Une cousine et le père de la victime inhumée parlent de quatre personnes ayant quitté la plage de Saïdia, ce qui contredit la thèse du seul témoin, le frère de la victime, qui parle de cinq personnes. «La nuit était tombée, on s’était retrouvés sans carburant, puis un zodiac noire a surgi, a renversé deux jet-skis, puis des tirs ont commencé. Moi, je suis tombé dans l’eau, d’une main, je tractais le jet-ski et de l’autre, je nageais. Mon frère, qui était à 100 mètres, m’a dit : ''Fuis, Saïdia est derrière toi''.»

Dans pareille situation, ce témoin aurait dû tracter et sauver son frère au lieu de penser à son jet- ski, lourd, en plus. Puis, il raconte que son cousin, touché par balle, lui avait dit, à plus de 100 mètres plus loin, toujours de retourner à Saïdia, avant de tomber dans l’eau. Par quelle magie ce témoin  a sauvé sa peau, fatigué et, si près qu’il était, des supposés tireurs ? Un témoignage qui suscite des interrogations.
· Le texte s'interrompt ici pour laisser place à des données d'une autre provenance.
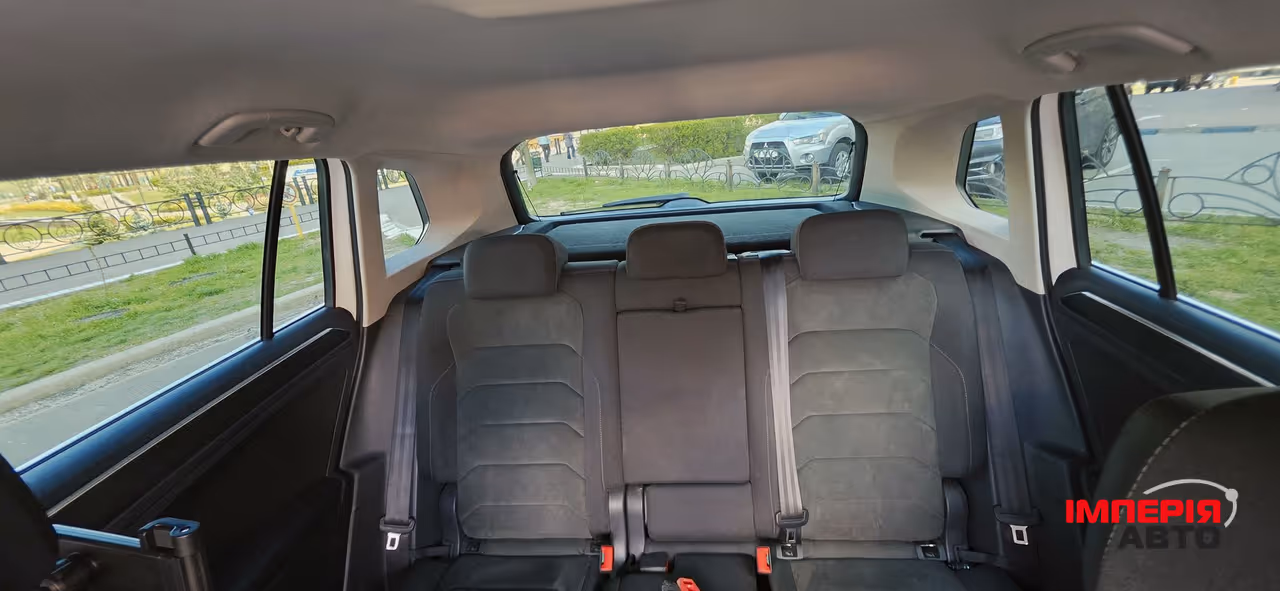 Volkswagen Tiguan - фото 17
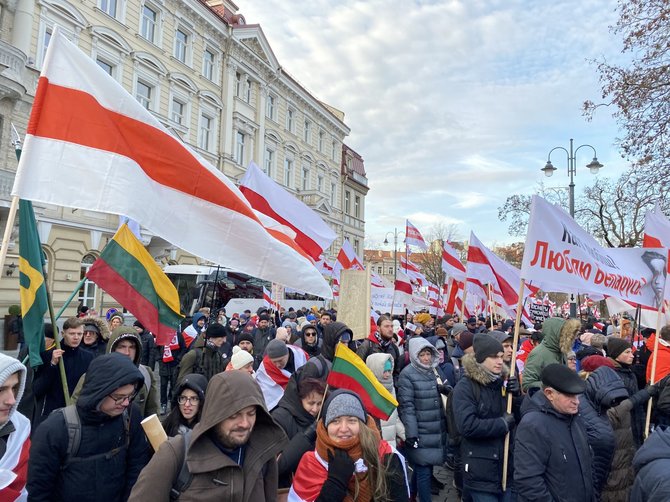 Valdo Kopūsto / 15min nuotr./Sukilėlių laidotuvės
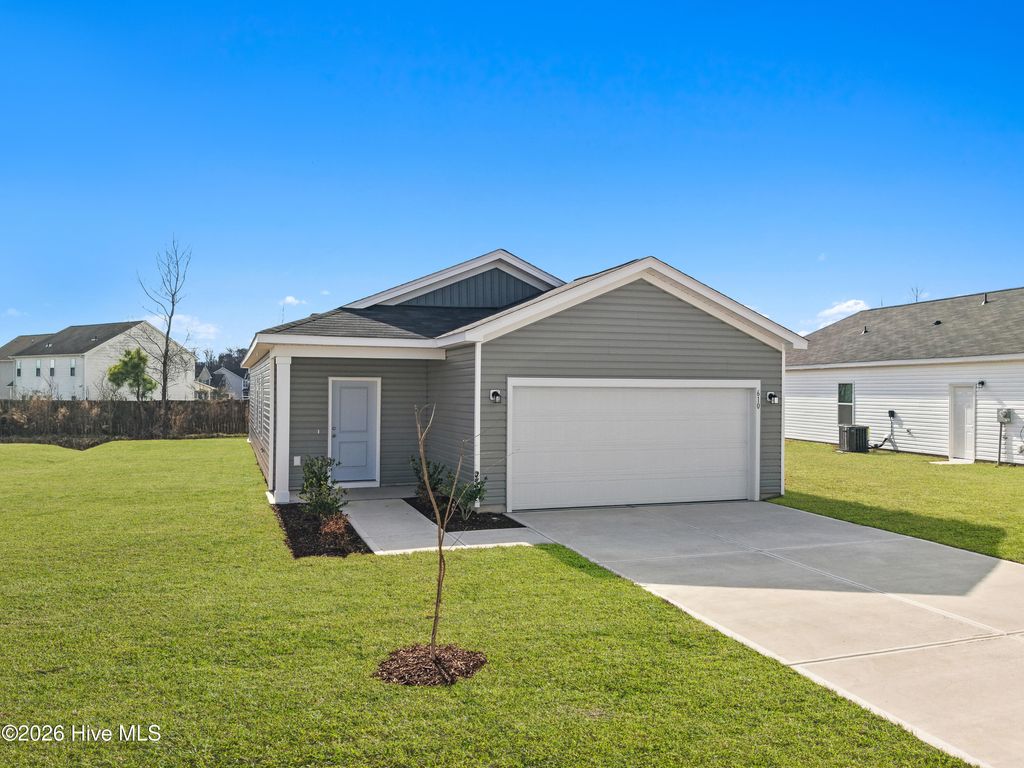 Photo of 628 S Squires Run Lane, Richlands, NC 28574 (MLS # 100546413)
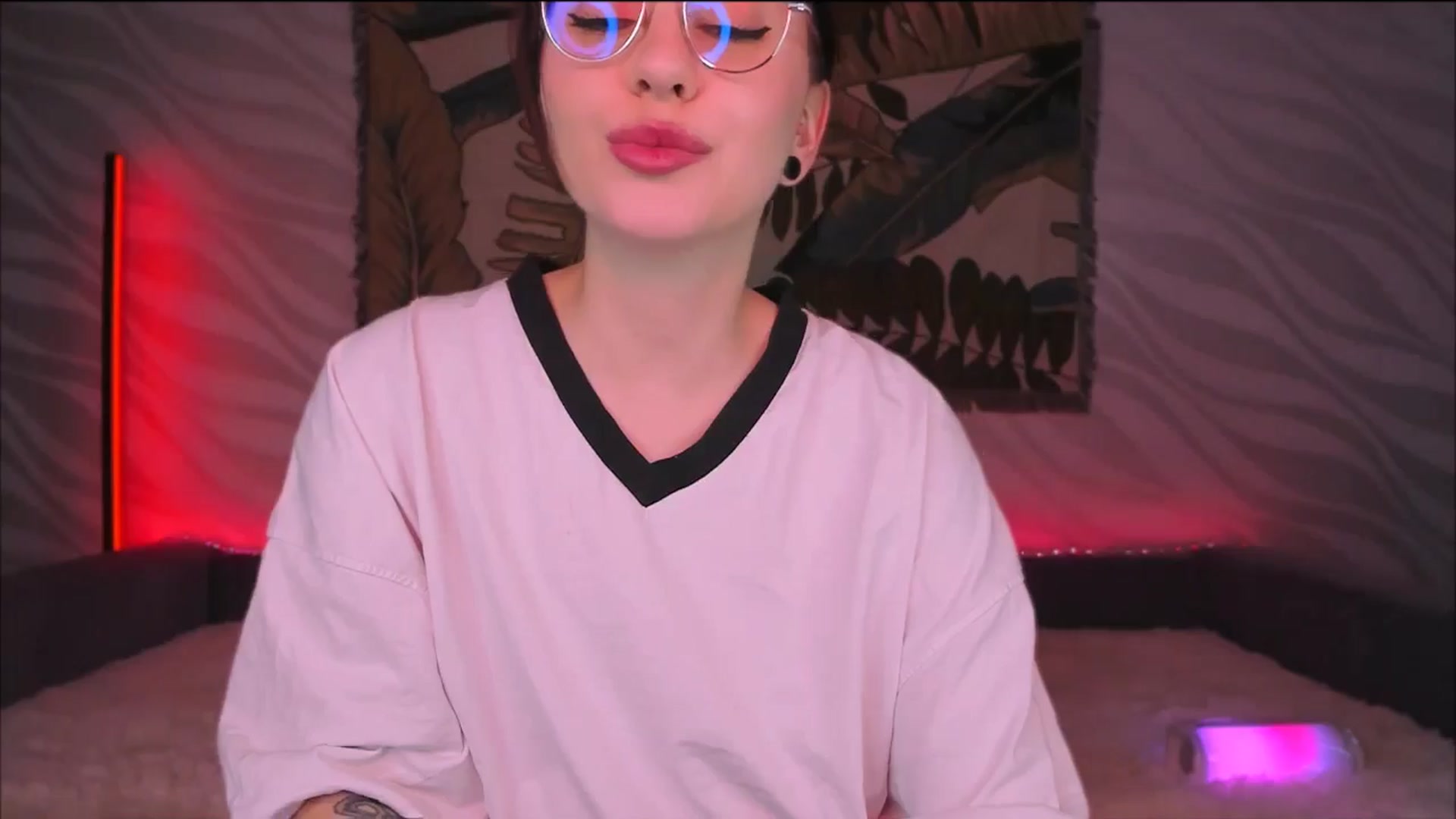 Gallery image thumbnail from Alien_Eva's myfreecams stream on, 02/11/2026, 04:48 image 17 of 20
Comment peut-on entendre la voix d’un noyé à 100 mètres ? Comment peut-on voir en pleine nuit ce qui s’était passé ? Ce témoin se remémore, aussi, «à ce moment, un bateau de la marine marocaine est arrivé (plusieurs minutes après le drame), on m’a éclairé avec une torche et  demandé où sont les autres. Je leur ai répondu ''là bas''. J’ai demandé, ensuite, aux militaires de me remonter dans le bateau, mais ils m’ont dit d’attendre, ils sont allés voir du côté où a eu lieu le drame pour revenir et m’embarquer jusqu’à la côte de Saïdia».

Comment ces militaires savaient-ils qu’il y avait d’autres jet-skieurs en danger ? Irrationnel ! Etrange que les militaires marocains n’aient pu voir les jet-skis perdus et que le témoin assure les avoir vus en pleine nuit. Comment ces militaires n’ont pu intervenir au moment des tirs dans une zone fortement militarisée ?

Les habitants de la région connaissant parfaitement les deux côtes (Marsat Ben M’hidi et Saïdia), tout le monde sait qu’il est strictement interdit de s’approcher des deux plages. Les militaires des deux pays sont omniprésents et visibles. Côté marocain précisément, les baigneurs n’ont pas le droit de nager sur un espace de près de 200 mètres (l’espace à proximité de la frontière avec l’Algérie).

Comment, alors, ces baigneurs se sont «promenés» de nuit (ce qui n’est pas autorisé pour les jet-skis) sans aucun problème dans cette zone militaire marocaine ? Comment les garde-côtes marocains, dotés, pourtant, de drones sur les lieux, n’ont rien pu voir, ni rien entendu ?

Impensable dans un contexte de crise entre les deux pays. Devant le mutisme des officiels du makhzen, les réseaux sociaux chérifiens à la solde du royaume y vont avec leur haine et leurs appels à la guerre. Il est certain que les conclusions de l’enquête menée par les autorités algériennes dévoileront les tenants et les aboutissants de cette affaire entourée par trop de contradictions et de zones d’ombre.